Table 1 Median lethal concentrations (LC50) of HycuNPV isolates against third-instar H. cunea larvae

When third-instar larvae were inoculated at a 100× LC50 concentration, the median survival time (ST50) values for the HycuNPV-BJ isolate in two independent tests were significantly longer than those of HycuNPV-HB (p <  0.01; Table 2). This result indicated that the killing speed of HycuNPV-HB was faster than that of HycuNPV-BJ.

Table 2 Median survival times (ST50) of the third-instar H. cunea larvae inoculated with the HycuNPV isolates

Comparison of the HycuNPV-HB and HycuNPV-BJ genome sequences

Sequence comparisons showed a close to 96% nucleotide sequence identity between the HycuNPV-HB and HycuNPV-BJ genomes. The major differences were genome structural variants, including genomic inversions (between ie2 and hycu18), large genomic deletions (hrs regions and upstream of the fgf, slp, hycu48 and bro-e gene) and several gene insertions or deletions. The remaining discrepancies were small numbers of SNPs in homologous genes. Overall, the HycuNPV-HB genome was 1567 bp longer than that of HycuNPV-BJ, and the difference was mainly on the hrs regions.
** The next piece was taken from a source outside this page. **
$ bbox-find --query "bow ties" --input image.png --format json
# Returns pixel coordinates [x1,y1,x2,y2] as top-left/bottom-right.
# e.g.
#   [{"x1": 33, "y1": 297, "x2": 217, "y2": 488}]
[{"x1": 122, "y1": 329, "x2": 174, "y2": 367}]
The numbers of the tandem repeats within hrs of the HycuNPV-BJ isolate were obviously less than those of the HycuNPV-HB isolate, especially the complete deletion of hr6 in HycuNPV-BJ. Additionally, hr1, hr2, hr4, hr5 and hr6 in the HycuNPV-HB genome contained two or more separate repeat regions that were different from each other, whereas the opposite was true for HycuNPV-BJ (Fig. 3C).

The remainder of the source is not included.